Text under study:
Members of the Afghanistan Ulema Council held a gathering at the site of the attack in Kabul's Shah Shaheed neighborhood.

"Our message to the Pakistani clerics who sanctioned such attacks is that if you issues fatwas (religious decrees) to justify such violence against our vulnerable and impoverished people in the name of allowing jihad, then our fatwa is that waging jihad inside Pakistan is the individual obligation of every Muslim," Mawlavi Abdul Basir Haqqani, head of the council's Kabul chapter, told supporters. "From now on, we will support and stand behind [militant] factions waging jihad against Pakistan."

The national leadership of the council, however, was more measured in its response. After meeting Afghan President Ashraf Ghani on August 14, the council questioned the rationale of Taliban violence.

"Declaring jihad against Afghanistan's government and people is a clear violation of Shari'a law and a tremendous betrayal of the nation because 99.9 percent of our population is Muslim," said council leader Mawlavi Ghulam Rabbani Rahmani while citing a unanimous council statement.

Rahmani questioned the Taliban's rationale for keeping the death of founding leader Mullah Mohammad Omar a secret for more than two years.

Provided records:
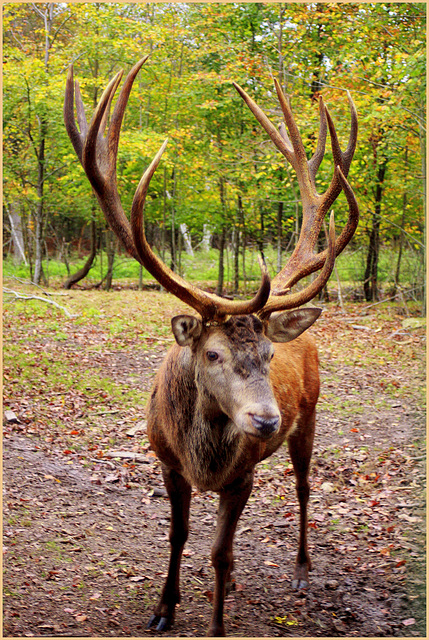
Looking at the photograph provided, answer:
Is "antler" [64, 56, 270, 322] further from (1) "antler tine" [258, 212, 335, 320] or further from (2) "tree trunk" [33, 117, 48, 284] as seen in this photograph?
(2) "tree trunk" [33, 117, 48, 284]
* * *
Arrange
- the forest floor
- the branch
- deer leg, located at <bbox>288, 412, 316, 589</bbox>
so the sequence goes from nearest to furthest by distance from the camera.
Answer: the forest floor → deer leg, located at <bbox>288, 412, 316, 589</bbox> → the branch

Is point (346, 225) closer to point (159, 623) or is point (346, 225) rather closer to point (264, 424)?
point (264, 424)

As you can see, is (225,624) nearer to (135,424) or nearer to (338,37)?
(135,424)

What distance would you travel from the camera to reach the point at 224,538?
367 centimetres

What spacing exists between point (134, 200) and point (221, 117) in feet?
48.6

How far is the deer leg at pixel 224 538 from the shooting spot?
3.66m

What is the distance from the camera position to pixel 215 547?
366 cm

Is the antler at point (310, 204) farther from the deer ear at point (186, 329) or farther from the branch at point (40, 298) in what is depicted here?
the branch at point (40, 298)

Exercise brief: From the passage above on the Afghanistan Ulema Council, transcribe the part that opens with the words containing "The national leadership" and closes with "of Taliban violence.".

Result:
The national leadership of the council, however, was more measured in its response. After meeting Afghan President Ashraf Ghani on August 14, the council questioned the rationale of Taliban violence.